“You are alone.”
Fevrier now distinguished that the voice came from the right-hand corner of the room, and that it was faint.
“I have fifty men with me. We are deserters,” he blurted out, “and unarmed.”
There followed silence, and a long silence. Then the voice spoke again, but in French, and the French of a native.
“My friend, your voice is not the voice of a deserter. There is too much humiliation in it. Come to my bedside here. I spoke in German, expecting Germans. But I am the cure of Vaudere. Why are you deserters?”
Fevrier had expected a scornful order to marshal his men as prisoners. The extraordinary gentleness of the cure’s voice almost overcame him. He walked across to the bedside and told his story. The cure basely heard him out.
“It is right to obey,” said he, “but here you can obey and disobey.
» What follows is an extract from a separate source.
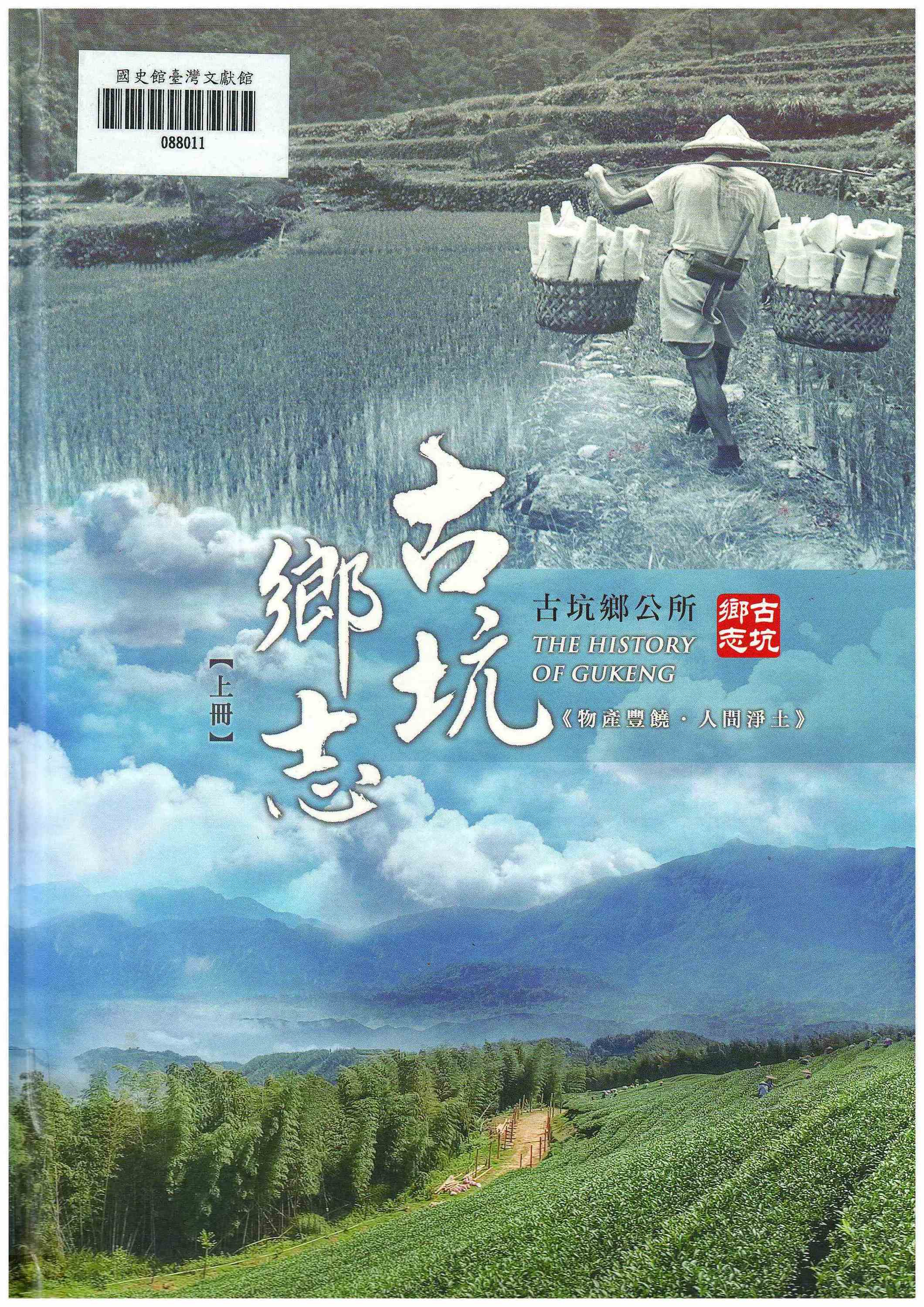 圖1：新進圖書《古坑鄉志》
You can relieve Metz of your appetites, my friend, but you need not desert.” The cure reached up, and drawing Fevrier down, laid a hand upon his head. “I consecrate you to the service of your country. Do you understand?”
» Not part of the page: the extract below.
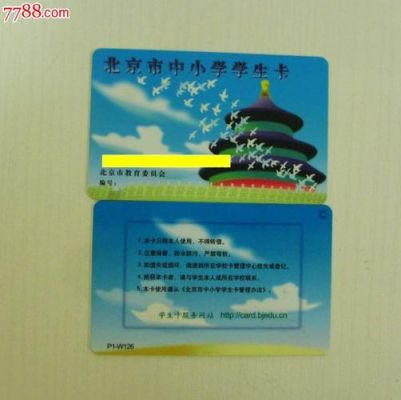 北京公交学生卡年检（北京公交学生卡到期了还能用吗）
Fevrier leaned his mouth towards the cure’s ear.
“The Prussians are coming to-night to burn the village.”
“Yes, they came at dusk.”
Just at the moment, in fact, when Fevrier had been summoned to Metz, the Prussians had crept down into Vaudere and had been scared back to their repli by a false alarm.
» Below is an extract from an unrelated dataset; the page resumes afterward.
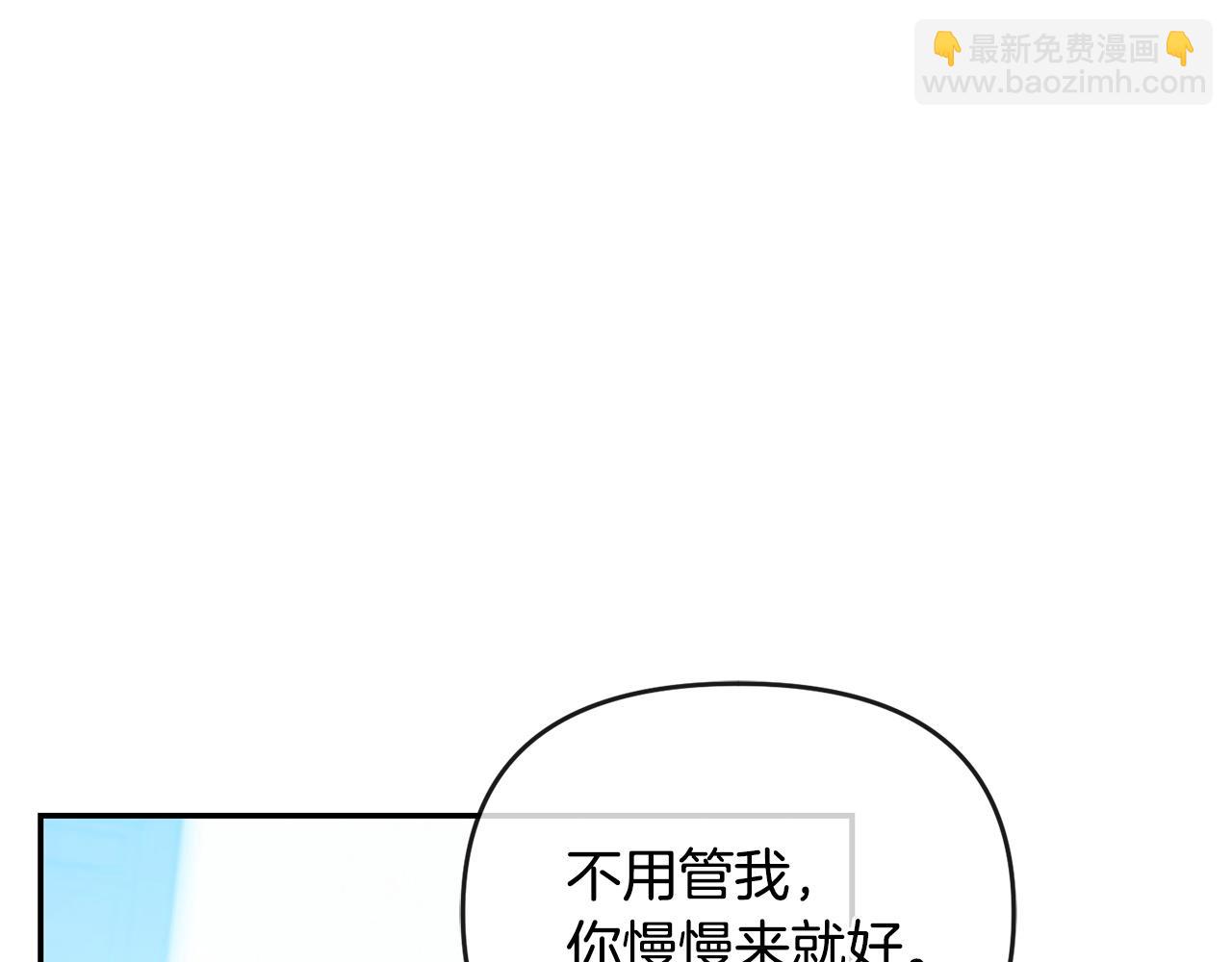 第57话 初入魔塔140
“But they will come back you may be sure,” said the cure, and raising himself upon his elbow he said in a voice of suspense “Listen!”
Fevrier went to the window and opened it. It faced the hill-side, but no sounds came through it beyond the natural murmurs of the night. The cure sank back.
“After the fight here, there were dead soldiers in the streets—French soldiers and so French chassepots. Ah, my friend, the Prussians have found out which is the better rifle—the chassepot or the needle gun. After your retreat they came down the hill for those chassepots. They could not find one. They searched every house, they came here and questioned me. Finally they caught one of the villagers hiding in a field, and he was afraid and he told where the rifles had been buried. The Prussians dug for them and the hole was empty. They believe they are still hidden somewhere in the village; they fancy, too, that there are secret stores of food; so they mean to burn the houses to the ground. They did not know that I was here this afternoon. I would have come into the French lines had it been possible, but I am tied here to my bed. No doubt God had sent you to me—you and your fifty men. You need not desert. You can make your last stand here for France.”
“And perish,” cried Fevrier, caught up from the depths of his humiliation, “as Frenchmen should, arms in hand.” Then his voice dropped again. “But we have no arms.”
The cure shook the lieutenant’s arm gently.